Ultrahigh-resolution spectroscopy of the A1Au←X1Ag transition of trans-glyoxal

Abstract

Doppler-free two-photon absorption spectra of the A1Au(v7=1)←X1Ag(v=0) transition of trans-glyoxal and the effects of magnetic fields up to 14 kG are measured. The absolute energies of transition lines are measured with accuracy better than 0.000 03 cm−1, and T0 is determined to be 22 206.749 43 cm−1. From the analysis of the perturbed A1Au and perturbing a3Au levels, the hyperfine constant of the deperturbed a3Au level is determined to be 88 MHz.
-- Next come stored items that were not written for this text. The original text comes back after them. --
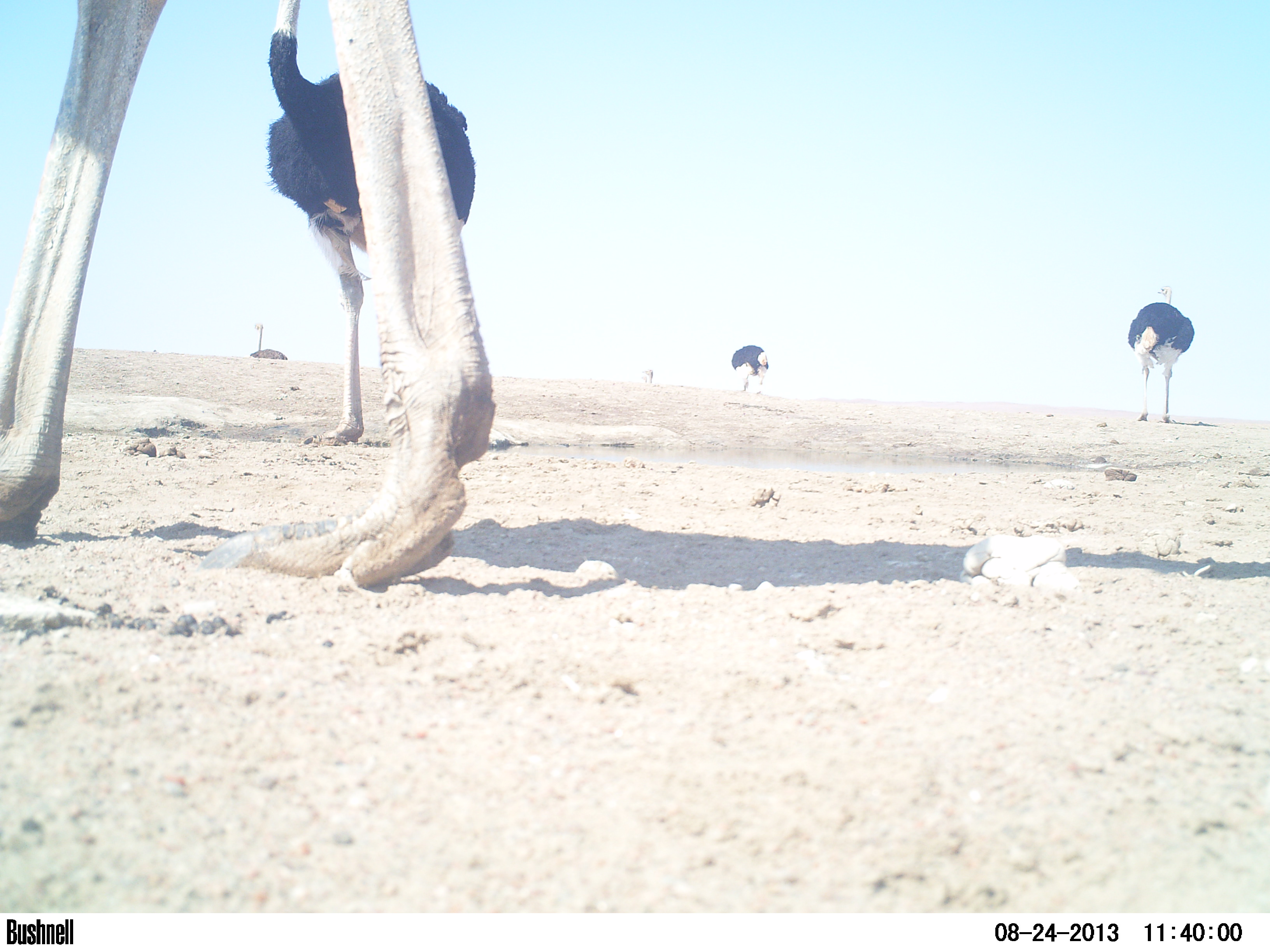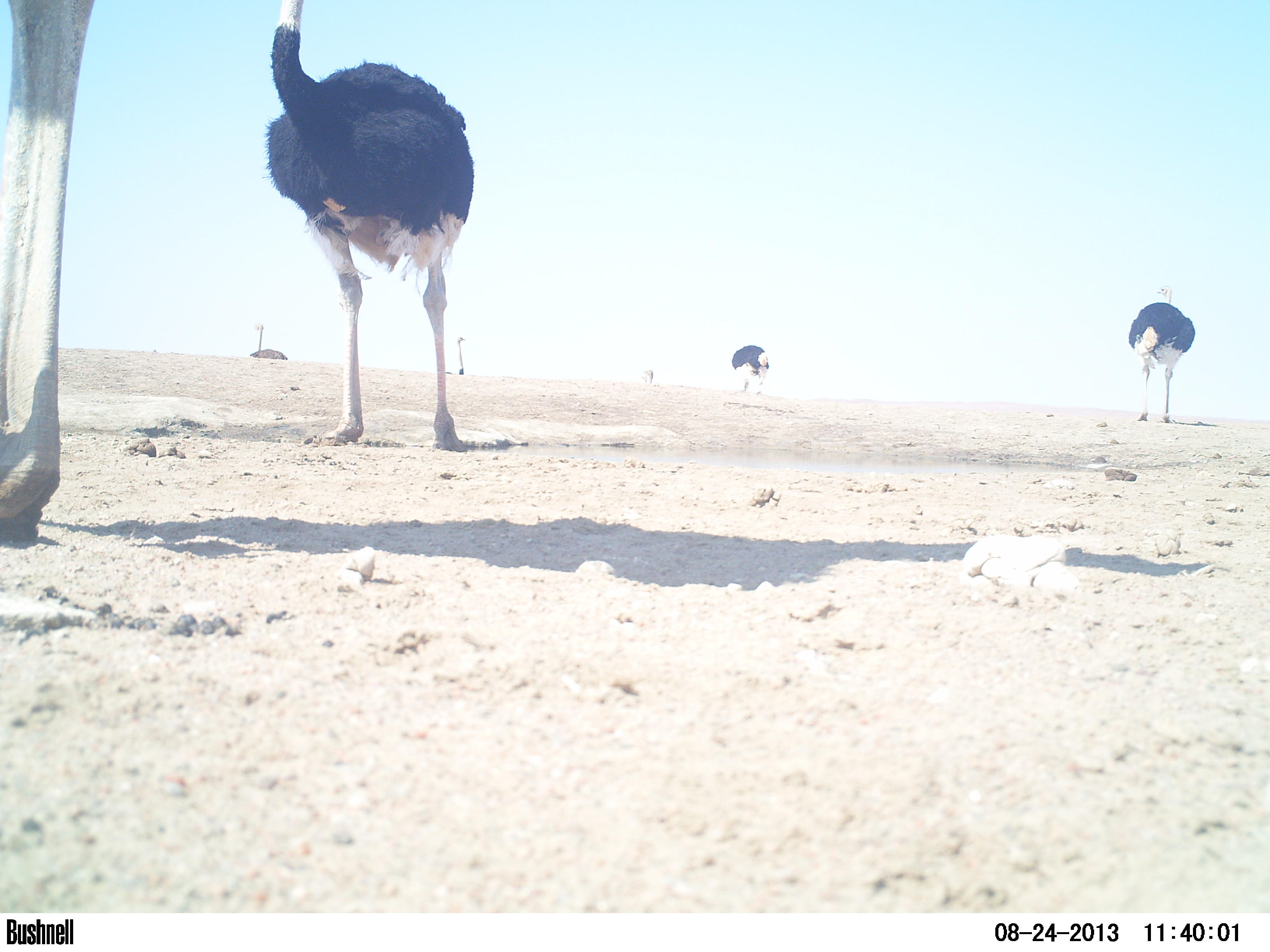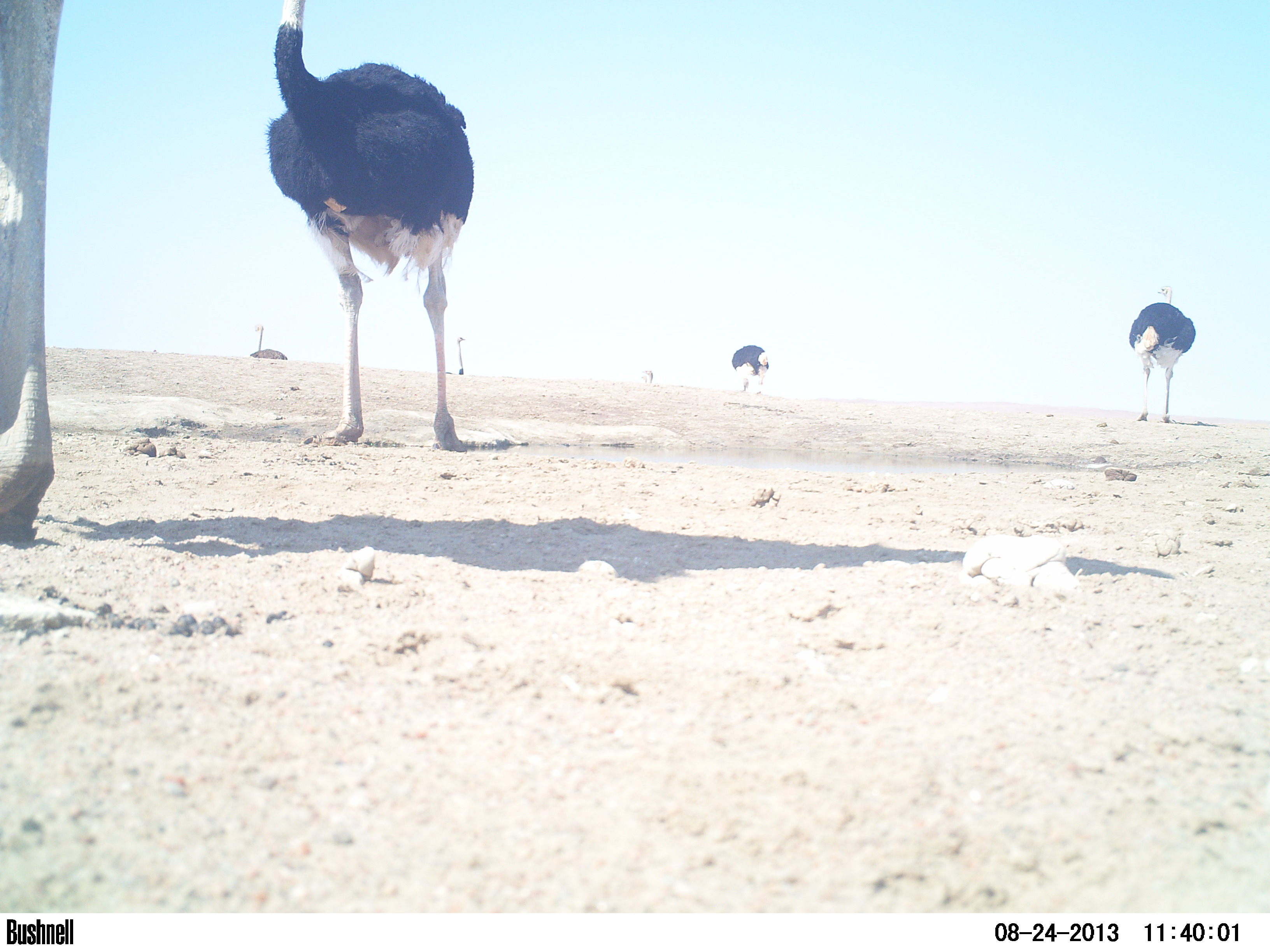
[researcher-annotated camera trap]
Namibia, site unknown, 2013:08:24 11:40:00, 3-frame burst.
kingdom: Animalia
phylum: Chordata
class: Aves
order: Struthioniformes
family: Struthionidae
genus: Struthio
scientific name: Struthio camelus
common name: common ostrich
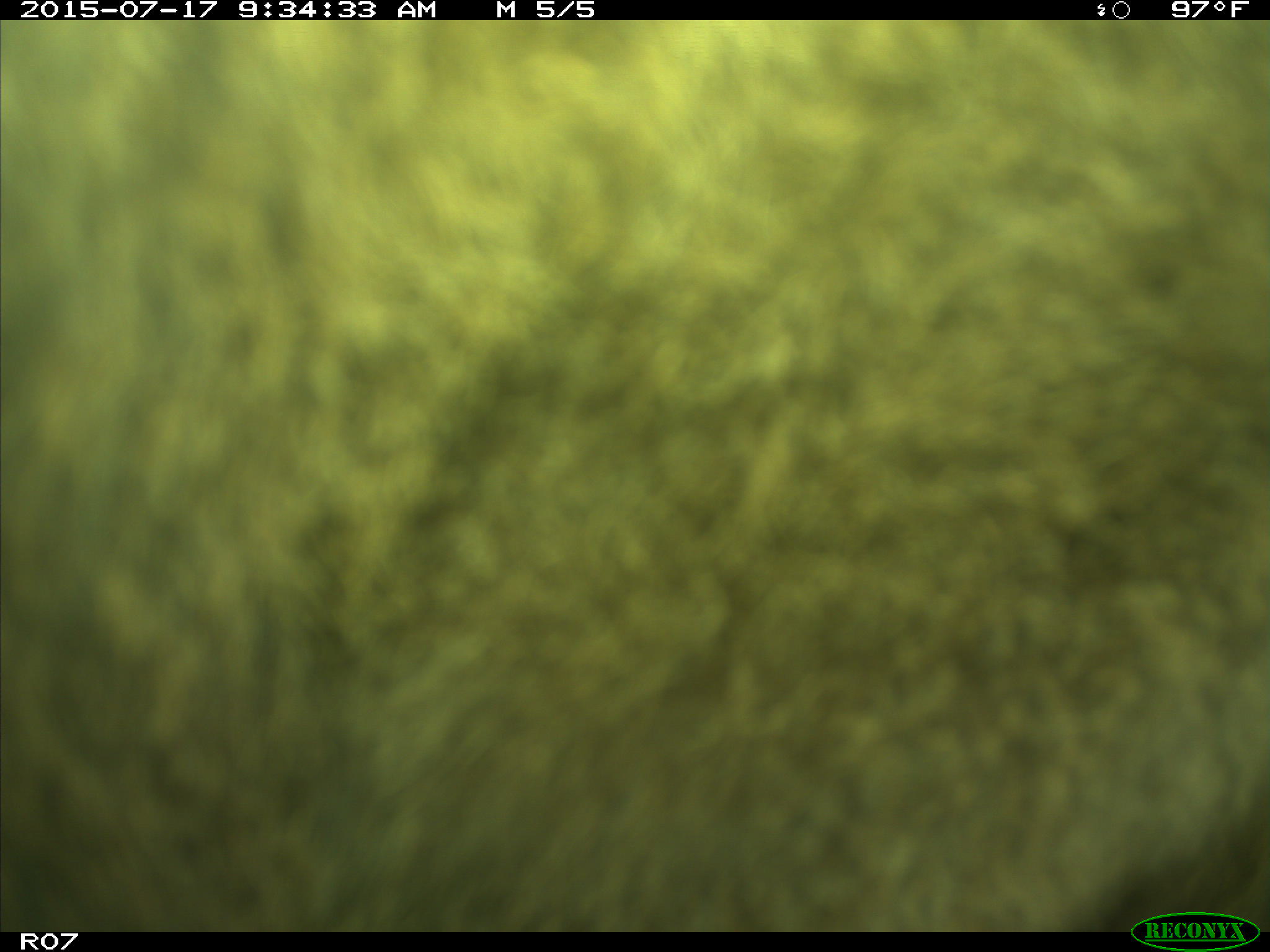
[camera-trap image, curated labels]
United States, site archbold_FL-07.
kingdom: Animalia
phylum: Chordata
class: Mammalia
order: Artiodactyla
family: Bovidae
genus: Bos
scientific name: Bos taurus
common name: domestic cow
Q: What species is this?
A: Bos taurus (domestic cow).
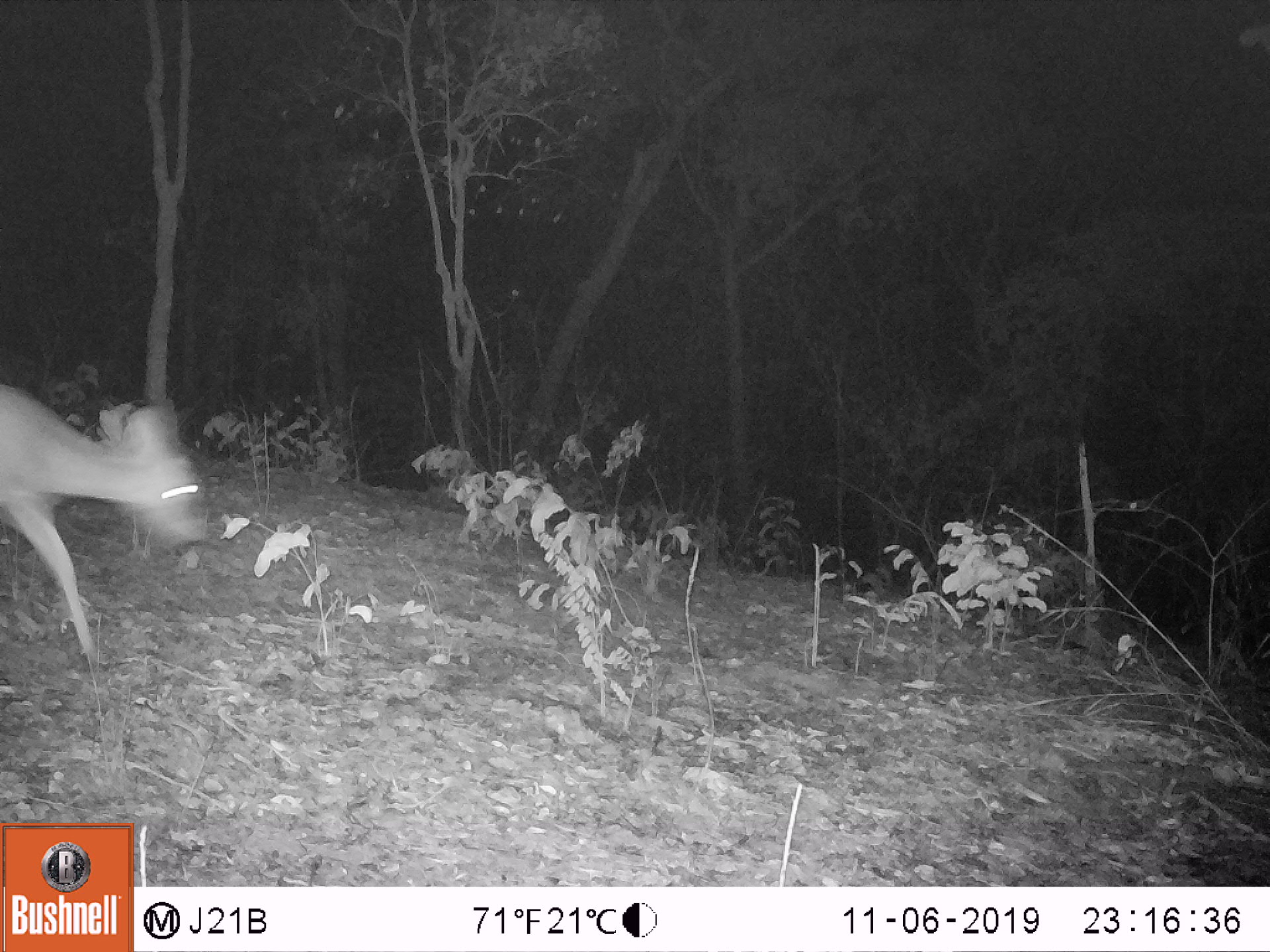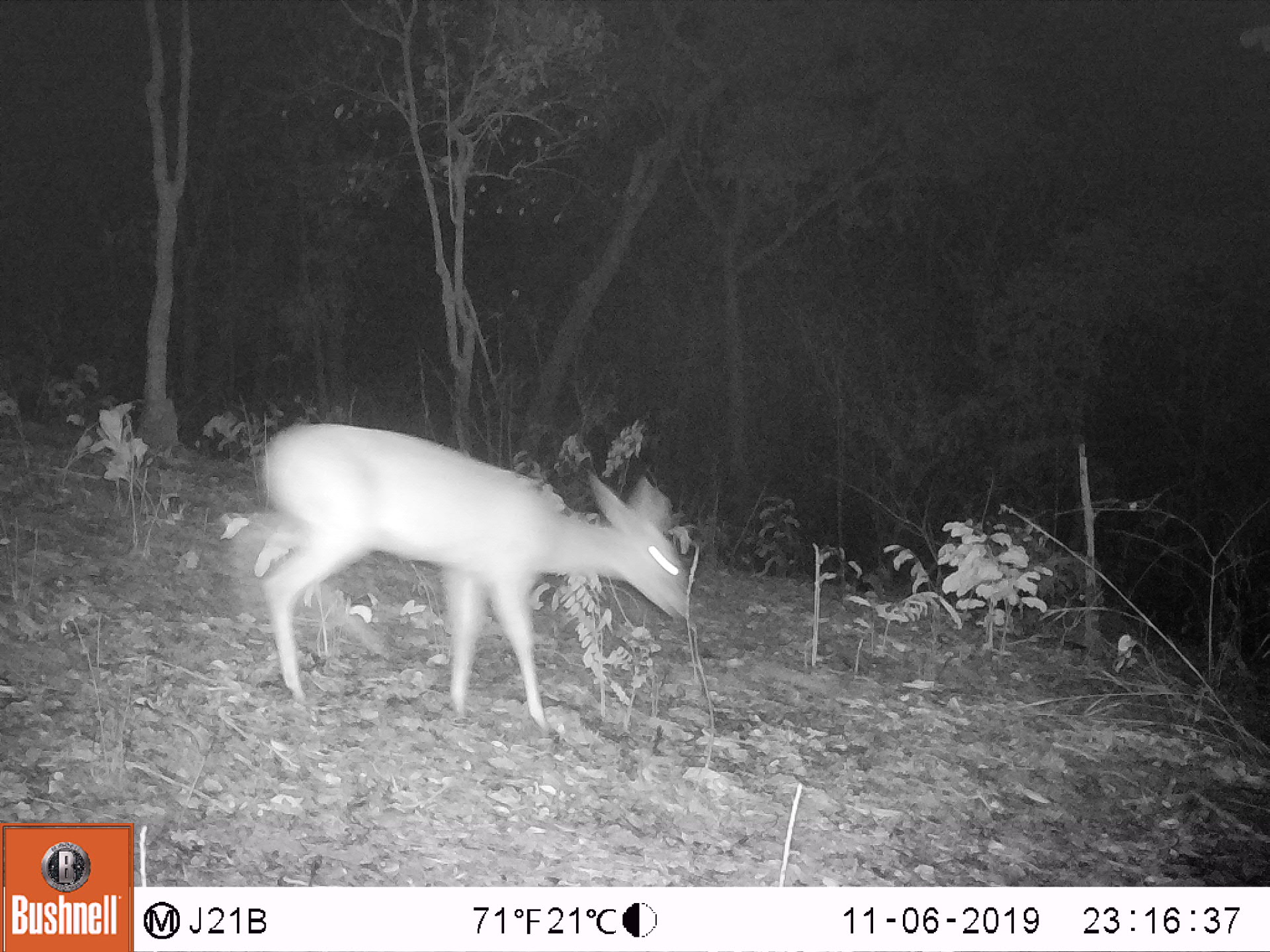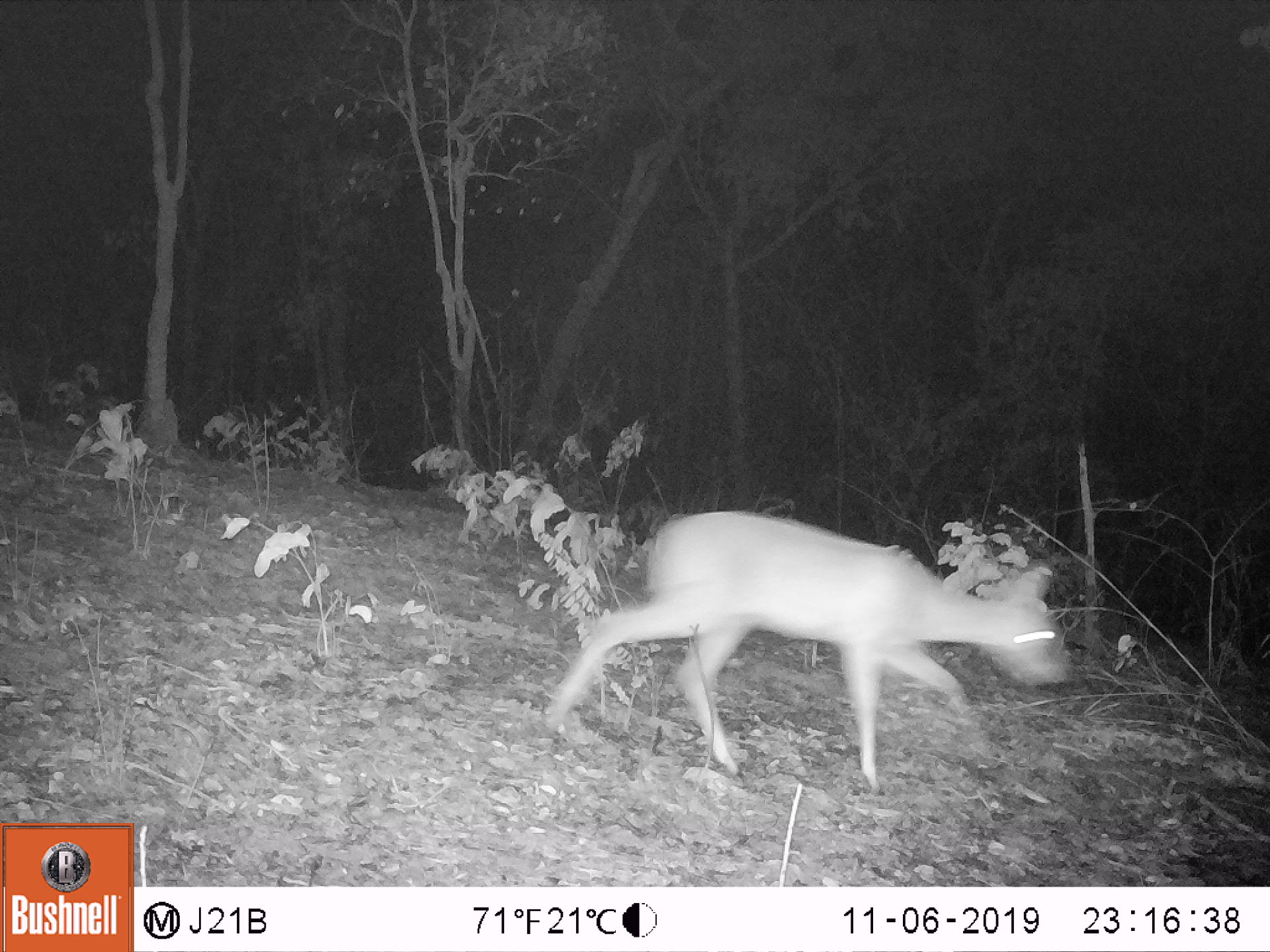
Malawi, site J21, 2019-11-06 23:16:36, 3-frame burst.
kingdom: Animalia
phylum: Chordata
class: Mammalia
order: Artiodactyla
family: Bovidae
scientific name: Antilopinae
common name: small antelope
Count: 1.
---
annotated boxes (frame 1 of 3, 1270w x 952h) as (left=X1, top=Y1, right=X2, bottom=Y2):
small antelope: (left=2, top=379, right=210, bottom=662)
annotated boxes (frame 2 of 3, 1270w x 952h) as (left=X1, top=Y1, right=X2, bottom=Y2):
small antelope: (left=237, top=415, right=691, bottom=736)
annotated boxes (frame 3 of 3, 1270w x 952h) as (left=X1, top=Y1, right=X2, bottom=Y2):
small antelope: (left=532, top=507, right=1070, bottom=775)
The magnetic moment of the a3Au level is determined to be 0.86μB from the magnitude of Zeeman splitting of a hyperfine component. From an analysis of the Zeeman splittings of unperturbed levels, which are transitions to the A1Au state and where no appreciable energy shifts are observed, the 13Bu state is shown to be slightly mixed into the 11Au state: |A1Au〉≃|11Au〉+0.02|13Bu〉. The perturbation between the A1Au(v7=1(au)) and a3Au(v′(au)) levels is shown to occur through the vibronic interaction between the mixed 13Bu(v″(au)) and the a3Au(v′(au)) states. The perturbation is appreciable if levels of the A1Au and a3Au states are accidentally close in energy. The energy spacing between levels of the A1Au and a3Au states changes with the magnetic field, and the resulting changes of the perturbation are observed. The mechanism of the intersystem crossing of a chosen single level A1Au(v7=1(au),K,J) is clarified in this study.